El largo año que finalizó no pudo terminar de una forma más estresante: la mesa económica del Gobierno realizando una conferencia de prensa para dar la ¿buena? noticia que para 2018 se ampliaba el target de inflación del 10 a 15%, mientras el dólar pegaba un salto para acercarse a los 20 pesos, y estacionarse en los 19. La inflación del año ya se estimaba cerca del 24% considerando el estirón de diciembre. En el mismo mes el Presidente explicaba en una entrevista para la CNN que “si cumplimos el sendero de bajar el gasto público y el déficit fiscal, el país no va a estallar”, colocando el “estallido” como un escenario posible.
Por otra parte, 2018 arranca con una serie de incrementos en las tarifas de los servicios públicos, y combustibles, a la que se le suma el costo del transporte, que superaría hacia junio el 65%, con la incorporación de una modalidad de ahorro para quienes realicen varios viajes. Como no puede ser de otra forma, nuevos aumentos sacudirán el presupuesto familiar, especialmente a la clase media: colegios privados, prepagas, telefonía celular, televisión por cable, incluso Netflix, que está dolarizado. Finalmente, los analistas ya pronostican un 2018 con una inflación en torno al 20%, y al oído dicen que el dólar estará fuertemente rezagado. Eso profundizará el déficit de la balanza comercial (exportaciones-importaciones) y fomentará el turismo al exterior, que tuvo un gasto cercano a los 10 mil millones de dólares para el año que se resiste a retirarse.
Balanzas desbalanceadas. Según los datos proporcionados por el Indec en los 11 primeros meses del año pasado las exportaciones totalizaron 53.881 millones de dólares, mientras que las importaciones fueron 61.538. Lo curioso no son tanto las cifras absolutas que pueden deberse a coyunturas sino las relativas respecto de 2016. Las exportaciones solo aumentaron el 1,2% mientras que las importaciones lo hicieron el 19,9%. Más extraño es que las exportaciones de productos primarios (que habían prometido una revolución) bajaron un 6,2%.
Una argumentación corriente sobre el aumento de las importaciones es que el país estuvo cerrado durante los años kirchneristas, y que es necesario ponerse al día trayendo del exterior “los insumos que el país tanto necesita”.
Puede que sea cierto. Pero también es cierto, siguiendo la insospechable fuente oficial, que mientras los bienes de capital (maquinarias e insumos para producir) aumentaron con respecto al 2016 un 17,3%, los bienes de consumo alcanzaron el 17%. Otro argumento habitual, es que la importación de bienes de consumo finales es un elemento necesario para la lucha contra la inflación por incrementar la competencia. Podría ser cierto, pero no si son las propias empresas las que comienzan a importar los bienes que antes producían.
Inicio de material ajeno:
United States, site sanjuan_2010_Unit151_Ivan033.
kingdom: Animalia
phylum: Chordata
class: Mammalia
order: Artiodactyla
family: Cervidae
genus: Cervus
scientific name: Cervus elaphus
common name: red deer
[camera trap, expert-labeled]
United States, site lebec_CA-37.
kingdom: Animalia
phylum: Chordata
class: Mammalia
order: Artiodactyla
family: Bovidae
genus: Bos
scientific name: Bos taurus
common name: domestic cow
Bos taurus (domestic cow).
Falla a fondo. Es claro que el problema es más profundo que las circunstanciales estrategias económicas, que pueden mejorar o empeorar la situación en forma coyuntural (planes económicos ha habido decenas en los últimos cincuenta años). La formación económica argentina basada en los commodities agropecuarios está fallada y sin una revisión a fondo, los argentinos seguirán pasando sus vidas entre crisis y soluciones mágicas, entre proyectos populistas rampantes y restauraciones neoliberales fugaces. Existen problemas intrínsecos en la estructura económica argentina pero también una construcción cultural que se fue edificando en paralelo. Una de las cuestiones (si no la más importante) es el creciente “estatalismo” de la sociedad argentina, es decir, la dependencia de los actores sociales sobre las políticas públicas. Esta cuestión es fácil verla en las personas que tienen planes sociales (que son muchos, por cierto) o quienes tienen ingresos por trabajar allí, pero el fenómeno va mucho más allá.
El “estatalismo” es profundo y complejo cuando los principales agentes económicos funcionan en sintonía con las decisiones de los funcionarios, como cuando los productores agropecuarios retienen la cosecha a la espera de una devaluación o cuando una empresa “unicornio” accede a beneficios impositivos millonarios que no le corresponden. Esta cuestión tiene su génesis en la historia, desde el general Roca repartiendo la tierra que arrancaba a los indígenas entre sus oficiales hasta nuestros días, pasando por las grandes fortunas del país que se construyeron en la obra pública.
La pesificación asimétrica que dispuso Duhalde bajo presión en 2002 es clave para entender cómo el Estado se ha transformado en garante de las grandes empresas, con un alto costo para el resto de la sociedad. Paradójicamente, en un país con crisis sistémicas cada vez más fuertes y profundas, el Estado se volvió refugio y lugar de estabilidad, como no lo dudan los inversores internacionales que le prestan miles de millones de dólares en estos días buscando las tasas únicas que el país paga.
La contracara del “estatalismo” es la evasión impositiva. Amplios sectores de la economía argentina evitan registrar sus operaciones para no pagar los impuestos. Claro que no es solo un problema de las ferias informales: un estudio de la Tax Justice Network colocaba a la Argentina quinta en evasión impositiva en el mundo para el año 2016 por parte de empresas multinacionales. Se trataba de la friolera suma de US$ 21.406, un 4,4% del PBI. Si esas empresas pagaran lo correspondiente, el déficit fiscal prácticamente desaparecería. El problema va más allá de lo puramente económico, las explicaciones de “si tengo que pagar no puedo sobrevivir”, junto con “para qué voy a pagar, si se la roban toda” tornan al
Estado inviable, cuando toda forma de financiamiento que posee son los impuestos. Es verdad que la AFIP fue a lo largo de los años mejorando sus sistemas para que paguen sus impuestos los que pagan, sin embargo, la magnitud de la Argentina informal es tan grande que es imprescindible conectar la cuestión con la de un país posible.
Revisar la formación económica argentina, en un mundo globalizado, es una tarea enorme pero imprescindible. Dejar esa tarea al laissez faire es asumir un riesgo cada vez más peligroso.